As we inch towards spring and warmer weather, we are inching towards other things that we might not enjoy quite as much. Beginning around spring and extending on through summer is a pretty big storm season for much of the United States. Tornado season begins around April and hurricane season starts in June.

View attachment 20230


In recent years, tornadoes have done major damage and cost many people their lives. Although science has come a long way and predictions as to the likelihood of tornado strikes can be made, there is no way to know 100% if you are or are not in danger. If you live in an area plagued by tornadoes, chances are there is a healthy amount of fear in the air during peak tornado times. Places such as Joplin, Missouri and Moore, Oklahoma come to mind as tornado stomping grounds in recent years.

Hurricanes Katrina and Sandy are two noteworthy storms that made landfall in the past decade. Both of them did tremendous amounts of property damage and took many lives. The prediction of a hurricane making landfall is constantly getting better, but nothing is ever certain until right before or as it is happening. Should you watch a hurricane track for a week, you will probably see the estimated point of landfall move multiple times. Up until a few days before, even hurricanes keep us guessing.

View attachment 20231


What does not keep us guessing, however, is the ability of people to be low down and dirty in times of disaster. When a hurricane or tornado strikes, the next threat to appear is looters. Even though it is a terrible thing to do, people show up to try to scavenge through the ruins of the lives of others to see what they can steal. In a time where storms render homes much more accessible than they are under normal circumstances, the opportunity to steal what is left of your belongings is too tempting for some to resist.

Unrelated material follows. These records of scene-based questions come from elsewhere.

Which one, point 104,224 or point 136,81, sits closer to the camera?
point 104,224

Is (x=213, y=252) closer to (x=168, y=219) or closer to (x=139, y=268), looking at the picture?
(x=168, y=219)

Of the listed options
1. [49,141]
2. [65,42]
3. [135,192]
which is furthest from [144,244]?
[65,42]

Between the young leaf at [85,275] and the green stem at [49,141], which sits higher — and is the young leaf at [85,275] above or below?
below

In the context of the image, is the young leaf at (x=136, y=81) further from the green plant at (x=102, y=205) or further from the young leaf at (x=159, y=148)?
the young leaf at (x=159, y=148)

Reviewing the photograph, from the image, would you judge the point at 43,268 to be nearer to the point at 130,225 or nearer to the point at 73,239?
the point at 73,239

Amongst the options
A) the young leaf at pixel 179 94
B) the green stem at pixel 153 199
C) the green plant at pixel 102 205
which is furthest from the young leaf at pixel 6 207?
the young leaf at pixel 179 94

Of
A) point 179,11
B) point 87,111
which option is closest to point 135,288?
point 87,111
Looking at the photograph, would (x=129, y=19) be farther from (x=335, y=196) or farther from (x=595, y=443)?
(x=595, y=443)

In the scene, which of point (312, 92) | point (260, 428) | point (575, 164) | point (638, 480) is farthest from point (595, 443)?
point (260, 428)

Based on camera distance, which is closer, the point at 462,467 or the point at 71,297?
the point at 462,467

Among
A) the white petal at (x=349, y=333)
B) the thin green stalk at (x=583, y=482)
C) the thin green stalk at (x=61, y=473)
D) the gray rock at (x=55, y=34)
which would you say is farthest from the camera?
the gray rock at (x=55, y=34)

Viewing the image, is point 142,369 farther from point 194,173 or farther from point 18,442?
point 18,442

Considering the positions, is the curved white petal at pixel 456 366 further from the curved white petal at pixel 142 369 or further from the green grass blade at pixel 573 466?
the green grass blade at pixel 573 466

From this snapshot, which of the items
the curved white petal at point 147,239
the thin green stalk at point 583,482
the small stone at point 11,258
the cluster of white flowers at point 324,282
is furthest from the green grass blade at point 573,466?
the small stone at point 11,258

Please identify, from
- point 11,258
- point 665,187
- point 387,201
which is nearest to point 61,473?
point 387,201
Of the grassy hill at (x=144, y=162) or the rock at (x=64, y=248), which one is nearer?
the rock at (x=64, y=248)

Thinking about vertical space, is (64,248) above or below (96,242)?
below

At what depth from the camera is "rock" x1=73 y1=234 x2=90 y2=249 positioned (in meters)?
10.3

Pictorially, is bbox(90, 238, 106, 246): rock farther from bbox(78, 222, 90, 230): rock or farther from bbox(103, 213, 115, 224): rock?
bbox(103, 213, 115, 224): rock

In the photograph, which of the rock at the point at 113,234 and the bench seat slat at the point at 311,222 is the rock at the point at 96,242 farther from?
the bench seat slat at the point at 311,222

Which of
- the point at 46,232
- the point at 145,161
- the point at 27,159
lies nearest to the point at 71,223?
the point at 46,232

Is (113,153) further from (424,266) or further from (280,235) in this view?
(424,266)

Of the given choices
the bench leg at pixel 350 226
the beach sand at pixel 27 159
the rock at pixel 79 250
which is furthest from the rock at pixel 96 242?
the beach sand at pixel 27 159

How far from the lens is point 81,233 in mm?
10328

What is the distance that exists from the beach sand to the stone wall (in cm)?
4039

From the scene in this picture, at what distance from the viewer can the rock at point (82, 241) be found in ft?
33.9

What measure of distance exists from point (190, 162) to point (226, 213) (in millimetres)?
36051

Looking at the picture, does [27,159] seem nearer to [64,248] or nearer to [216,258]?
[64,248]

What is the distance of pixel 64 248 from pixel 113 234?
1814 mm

Ideally you will be able to take precautions to preserve the condition of your home when a disaster is coming. However, disasters are capable of doing a lot more damage than a little bit of preparedness can fix. With that in mind, you have to face the reality that a lot of the home securing necessary before a storm is probably to defend your property from other people. A disaster may only clip your area, leaving most homes intact, but if power is lost and residents have vacated, a looters' paradise has been created.

View attachment 20232


To protect your home in the event of a disaster, keep in mind that the most vulnerable areas are the windows. Since an alarm or security system cannot be relied upon when the power goes out, breaking a window is an easy way for a crook to gain access to your home. Thus, you will need a backup plan for when this happens. Plywood can be used to cover windows and prevent entry, but be sure to attach it with power tools instead of plywood clips. Those clips may be convenient for you to add and remove plywood, and that will be just as easy for someone else. Metal bars are great for year round protection but can be unsightly and dangerous if you need to get out through a window in the event of a fire. Storm shutters that roll up and down are convenient and can be used as needed at the touch of a button but they can be stopped in their tracks by a power outage unless there is a manual component. Security film over windows sounds like a nice idea but will only slow entry down as opposed to truly standing in the way of someone trying to break into your home.

View attachment 20229


Disaster is a word with many meanings. In some cases, it means approaching storms and the destruction they bring along with them. In other cases, it could mean coming home to a dwelling that was broken into and ransacked. Minimize the disaster types you may face by protecting yourself and your home and preventing looters' access to easily broken glass.


----------